It seems a simple enough question – who was driving a vehicle when it was involved in a serious collision?

But the case had to go all the way to the High Court to get a definitive answer.

The head-on crash occurred on Stradbroke Island on 25 September 2013 when the Lee family’s Toyota Tarago collided with a Nissan Patrol, driven by David Hannan. Inside the Lees’ car were parents, Chin-Fu Lee and Chao-Ling Hsu, their son Lien-Yang Lee (known as Mason), who sustained catastrophic spinal injuries, and his two younger brothers.

The argument was whether the father Chin-Fu, an experienced driver, or Mason, then 17 years old, who did not hold a learner’s permit, was driving the Tarago.

CTP insurer RACQ argued Mason was driving and that the family had committed fraud by claiming the father was driving.

After hearing considerable evidence from witnesses, investigators, engineers and medical personnel, Queensland Supreme Court trial judge Justice Boddice said: “A consideration of the evidence as a whole satisfies me, on the balance of probabilities, that the driver of the Tarago was [Mason].”

In the Qld Appeal Court, Justice McMurdo, with whom Justices Fraser and Philippides agreed, said: “The case was and is finely balanced and requires an assessment of the probabilities of competing hypotheses where many things are unknown. The question is whether the decision of the trial judge was erroneous, having regard to the advantages of a trial judge in deciding factual questions where the credibility of witnesses was critical to the outcome ... I am not persuaded the decision was erroneous and I dismiss the appeals.”

During his judgement, Justice McMurdo initially said the evidence suggested it was more likely Mason was not the driver, mainly because of the difficulties in relocating him from the driver’s seat to the rear seat in the short time before Mr Hannan, who first took his dog to the side of the road because he feared the vehicles could catch fire, arrived at the Tarago.

But DNA evidence, which was “particularly influential” in the trial judge’s reasoning, was a factor that changed Justice McMurdo’s view.

Mason Lee’s blood was found on the driver’s airbag and he had facial injuries and injuries to his teeth “which were likely sources of blood on an airbag, had he been the driver”.

Justice McMurdo said the fact no blood appeared on the section of the airbag which would have been immediately in front of the driver as it inflated, did not prove the blood had not come from the driver.

Forensic and general pathology specialist Dr Robertson had rejected a hypothesis the blood was transferred to the airbag from the father’s hands after cradling his injured son. “She did so because of the absence of any sign of swipe or wipe patterns in the blood on the airbag. But Dr Robertson disavowed experience as an analyst of blood spatter patterns. And she agreed the science of blood stain pattern analysis was ‘notoriously’ inexact.”

Justice McMurdo said: “The task of this court is to rehear the case, but not without regard to the decision of the trial judge. Although there were limitations on the use the judge could make of the way in which [Mason] and his mother gave their evidence, it is not demonstrated that the trial judge misused the advantage he had from hearing and seeing this evidence as it was being given. The decision of the trial judge was neither ‘glaringly improbable’ nor ‘contrary to compelling inferences’.”

The High Court’s 4 September 2019 decision was explored in an AILA Qld webinar in July by Geoffrey Diehm QC, Michael Grant-Taylor QC and barrister Jennifer Hewson. All three had represented the Lee family.

The High Court ruled that the father was the driver, overturning both the 2017 trial decision and the 2018 Qld Appeal Court decision.
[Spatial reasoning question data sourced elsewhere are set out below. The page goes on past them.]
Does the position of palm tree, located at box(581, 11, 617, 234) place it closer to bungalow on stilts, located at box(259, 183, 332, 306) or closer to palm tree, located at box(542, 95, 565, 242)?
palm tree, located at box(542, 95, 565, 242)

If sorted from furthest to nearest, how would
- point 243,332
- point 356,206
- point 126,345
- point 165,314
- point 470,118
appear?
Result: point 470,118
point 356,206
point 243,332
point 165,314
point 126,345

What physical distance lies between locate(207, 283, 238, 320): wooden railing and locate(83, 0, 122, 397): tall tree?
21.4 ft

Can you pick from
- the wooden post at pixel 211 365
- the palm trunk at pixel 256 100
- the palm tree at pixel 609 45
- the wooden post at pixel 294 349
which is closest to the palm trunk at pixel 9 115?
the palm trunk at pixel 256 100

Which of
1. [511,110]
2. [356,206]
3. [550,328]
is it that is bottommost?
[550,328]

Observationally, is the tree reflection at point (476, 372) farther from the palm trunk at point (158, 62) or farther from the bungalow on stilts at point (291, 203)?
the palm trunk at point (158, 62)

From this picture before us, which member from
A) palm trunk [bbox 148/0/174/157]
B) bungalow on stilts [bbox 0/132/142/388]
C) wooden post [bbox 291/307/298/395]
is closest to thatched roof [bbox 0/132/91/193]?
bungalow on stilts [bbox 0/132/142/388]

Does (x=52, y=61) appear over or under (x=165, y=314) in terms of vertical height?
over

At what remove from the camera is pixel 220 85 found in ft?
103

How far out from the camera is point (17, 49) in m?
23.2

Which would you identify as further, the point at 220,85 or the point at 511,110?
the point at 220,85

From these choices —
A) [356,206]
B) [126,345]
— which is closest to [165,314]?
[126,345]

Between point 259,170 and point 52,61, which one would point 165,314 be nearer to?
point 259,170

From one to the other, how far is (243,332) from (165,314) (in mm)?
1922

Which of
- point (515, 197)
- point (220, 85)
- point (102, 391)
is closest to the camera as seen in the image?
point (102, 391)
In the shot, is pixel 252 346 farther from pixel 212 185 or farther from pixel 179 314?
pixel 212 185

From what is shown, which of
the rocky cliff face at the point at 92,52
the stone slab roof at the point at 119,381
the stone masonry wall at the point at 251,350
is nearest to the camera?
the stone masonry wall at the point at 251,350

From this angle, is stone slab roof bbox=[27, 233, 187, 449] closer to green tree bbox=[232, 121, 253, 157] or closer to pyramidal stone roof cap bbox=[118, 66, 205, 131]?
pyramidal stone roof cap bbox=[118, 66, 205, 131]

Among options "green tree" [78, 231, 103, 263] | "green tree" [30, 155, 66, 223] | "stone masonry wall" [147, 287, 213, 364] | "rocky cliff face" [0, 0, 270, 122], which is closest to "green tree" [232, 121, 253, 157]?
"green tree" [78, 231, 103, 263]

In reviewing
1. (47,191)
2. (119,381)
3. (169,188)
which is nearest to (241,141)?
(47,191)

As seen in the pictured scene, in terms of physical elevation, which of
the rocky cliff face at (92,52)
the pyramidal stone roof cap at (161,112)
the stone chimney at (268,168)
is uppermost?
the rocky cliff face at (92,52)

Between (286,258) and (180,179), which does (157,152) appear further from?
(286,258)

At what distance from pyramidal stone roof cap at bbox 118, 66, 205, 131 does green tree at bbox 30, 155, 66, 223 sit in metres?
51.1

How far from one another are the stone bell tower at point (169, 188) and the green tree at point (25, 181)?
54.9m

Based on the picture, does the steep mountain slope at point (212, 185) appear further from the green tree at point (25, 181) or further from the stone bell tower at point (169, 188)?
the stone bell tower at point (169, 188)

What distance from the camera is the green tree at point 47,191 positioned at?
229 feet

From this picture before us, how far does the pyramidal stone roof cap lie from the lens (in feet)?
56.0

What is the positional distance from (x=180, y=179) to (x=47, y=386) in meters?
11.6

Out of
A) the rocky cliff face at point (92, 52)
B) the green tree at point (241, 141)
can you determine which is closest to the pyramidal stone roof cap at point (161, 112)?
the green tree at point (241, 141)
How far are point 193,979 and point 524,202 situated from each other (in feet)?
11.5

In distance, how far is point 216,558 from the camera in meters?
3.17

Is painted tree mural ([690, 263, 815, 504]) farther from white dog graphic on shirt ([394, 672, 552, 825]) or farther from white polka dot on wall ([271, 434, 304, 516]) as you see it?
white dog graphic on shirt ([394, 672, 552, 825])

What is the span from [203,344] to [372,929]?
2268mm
It ordered RACQ Insurance to pay the Lee family’s costs and $3.35 million in damages. 

During the webinar, Mr Diehm said the insurer’s interest was piqued by the bloodstained airbag, the driver’s seat being tilted backwards towards the rear compartment, where Mr Hannan had observed Chin-Fu and Mason when he arrived at the Tarago just after the crash, and the driver’s seatbelt being buckled up.

Mr Diehm said Mr Hannan could not say who was driving as no one was in the driver’s seat by the time he returned to the vehicles, within 30-90 seconds.

By then, Chin-Fu was attending to Mason and Mr Hannan helped remove the other two boys through the sliding door to the rear compartment. Mason’s mother could not be moved because of her severe injuries.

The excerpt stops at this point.